Exercise is vital to good mental and physical health. It can also be quite time consuming. Fitting workouts into a schedule already jammed with work, taking care of family, pets, and a household. It can be daunting. You can't add more hours to the day. But you can shorten the length of exercise sessions. You can reduce the time spent workout without making it any less effective. It's called interval training and involves cycling short periods of high-intensity training with low-intensity recovery periods. It is a tough way to train. In fact, it is recommended that you spend a few weeks building cardio before trying it.  Once you get used to it, you can reach your fitness goals in less time than you may have thought possible. Interval training can be practiced with any type of cardio exercise.

Warm Up

Just as with any other type of workout, interval training should be preceded with a thorough warm-up. About 15 minutes is a good length of time for a warm-up. Stretching should be first to get the muscles loose and flexible. Some light calisthenics are next. Jumping jacks are effective for the whole body. For running or biking, five minutes at a leisurely pace will prepare you for the upcoming intensity. Do the same if you use a stationary bike or rowing machine.  If you swim, five minutes of slowly moving through the water.

The Workout

The workout is when things get challenging. After you are warmed up, perform your exercise for three minutes at a pace that will get your heart rate to 90 percent of its maximum. On a scale of 10, this should feel like an effort of 8.5-9. If you are a runner, that would be almost a full sprint. Swimming would be at nearly a racing pace. The same applies to biking or rowing. Next, spend three minutes in a recovery phase. This would be an easy jog, or casual swim. Bike or row at a relaxed pace. Repeat this pattern three times. Finish with a 10-minute cooldown. This should include some stretching. Then you are finished. An intense workout in far less time than traditional exercise.

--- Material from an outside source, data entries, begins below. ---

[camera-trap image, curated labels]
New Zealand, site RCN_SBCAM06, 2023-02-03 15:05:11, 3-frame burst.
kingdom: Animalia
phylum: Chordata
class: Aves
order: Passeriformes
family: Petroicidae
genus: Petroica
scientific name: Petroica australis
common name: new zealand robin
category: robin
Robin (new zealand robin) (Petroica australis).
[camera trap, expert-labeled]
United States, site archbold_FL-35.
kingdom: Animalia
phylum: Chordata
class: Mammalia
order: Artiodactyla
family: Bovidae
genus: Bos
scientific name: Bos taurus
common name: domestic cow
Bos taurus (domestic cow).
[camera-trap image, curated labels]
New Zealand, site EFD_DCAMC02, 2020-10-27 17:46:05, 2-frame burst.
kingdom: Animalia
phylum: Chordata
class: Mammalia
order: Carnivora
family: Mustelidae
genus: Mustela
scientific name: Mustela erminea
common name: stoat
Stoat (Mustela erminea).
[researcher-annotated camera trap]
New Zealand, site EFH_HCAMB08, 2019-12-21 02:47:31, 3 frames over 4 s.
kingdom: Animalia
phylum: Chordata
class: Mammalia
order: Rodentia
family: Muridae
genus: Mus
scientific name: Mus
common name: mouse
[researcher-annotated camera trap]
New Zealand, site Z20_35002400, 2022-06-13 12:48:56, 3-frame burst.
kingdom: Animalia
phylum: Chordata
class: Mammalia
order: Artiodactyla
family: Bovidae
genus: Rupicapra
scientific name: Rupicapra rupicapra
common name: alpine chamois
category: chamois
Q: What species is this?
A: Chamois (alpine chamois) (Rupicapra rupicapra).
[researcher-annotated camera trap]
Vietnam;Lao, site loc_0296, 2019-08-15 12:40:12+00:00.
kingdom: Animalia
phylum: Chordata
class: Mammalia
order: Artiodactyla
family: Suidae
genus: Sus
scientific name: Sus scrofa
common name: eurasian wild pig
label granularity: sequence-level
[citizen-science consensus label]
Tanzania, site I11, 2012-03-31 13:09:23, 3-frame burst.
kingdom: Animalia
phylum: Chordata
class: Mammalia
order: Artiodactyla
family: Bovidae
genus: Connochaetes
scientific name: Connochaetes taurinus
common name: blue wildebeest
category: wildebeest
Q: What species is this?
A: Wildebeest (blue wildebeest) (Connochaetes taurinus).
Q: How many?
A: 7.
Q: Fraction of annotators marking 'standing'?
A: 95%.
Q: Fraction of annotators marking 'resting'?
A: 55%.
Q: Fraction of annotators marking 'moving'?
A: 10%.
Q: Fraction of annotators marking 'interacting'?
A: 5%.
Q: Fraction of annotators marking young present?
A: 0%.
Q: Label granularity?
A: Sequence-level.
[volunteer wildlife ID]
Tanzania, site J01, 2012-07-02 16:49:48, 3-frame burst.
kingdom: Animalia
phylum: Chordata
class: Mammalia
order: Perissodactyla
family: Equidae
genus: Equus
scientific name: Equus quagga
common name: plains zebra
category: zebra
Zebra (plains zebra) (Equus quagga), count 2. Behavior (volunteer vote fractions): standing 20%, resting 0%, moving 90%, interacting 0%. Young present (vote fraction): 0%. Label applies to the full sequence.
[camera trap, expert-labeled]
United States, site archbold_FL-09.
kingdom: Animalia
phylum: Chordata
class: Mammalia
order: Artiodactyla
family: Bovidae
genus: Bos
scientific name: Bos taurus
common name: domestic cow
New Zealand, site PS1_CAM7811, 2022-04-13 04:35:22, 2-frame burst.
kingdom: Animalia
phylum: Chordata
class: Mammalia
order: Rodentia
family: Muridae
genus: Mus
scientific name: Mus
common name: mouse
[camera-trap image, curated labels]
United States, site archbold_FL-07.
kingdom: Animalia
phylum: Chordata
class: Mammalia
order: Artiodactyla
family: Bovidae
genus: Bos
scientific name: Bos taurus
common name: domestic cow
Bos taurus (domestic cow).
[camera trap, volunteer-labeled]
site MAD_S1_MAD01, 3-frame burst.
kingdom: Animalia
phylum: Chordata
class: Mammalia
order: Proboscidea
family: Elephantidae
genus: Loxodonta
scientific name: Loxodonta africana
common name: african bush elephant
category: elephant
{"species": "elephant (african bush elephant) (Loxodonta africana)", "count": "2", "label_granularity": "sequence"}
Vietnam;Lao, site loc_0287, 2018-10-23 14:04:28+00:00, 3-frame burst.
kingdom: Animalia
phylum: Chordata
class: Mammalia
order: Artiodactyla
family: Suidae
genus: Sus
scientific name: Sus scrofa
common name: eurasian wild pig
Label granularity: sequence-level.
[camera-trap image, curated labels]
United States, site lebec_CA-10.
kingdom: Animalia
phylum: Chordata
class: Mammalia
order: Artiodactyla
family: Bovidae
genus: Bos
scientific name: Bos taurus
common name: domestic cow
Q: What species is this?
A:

Exercises to Try With Interval Training

Lunges work very effectively with interval training. Another good one is the soccer toe tap. Stand behind a medicine ball. Tap your toes on top of the ball, alternately left and right while moving in a circle around the ball. This gets the heart working, burns calories, and is great for balance and coordination.

Finding the time to get in a good workout can be challenging. By employing interval training, you get in some intense exercise and build your level of fitness in a fraction of the time.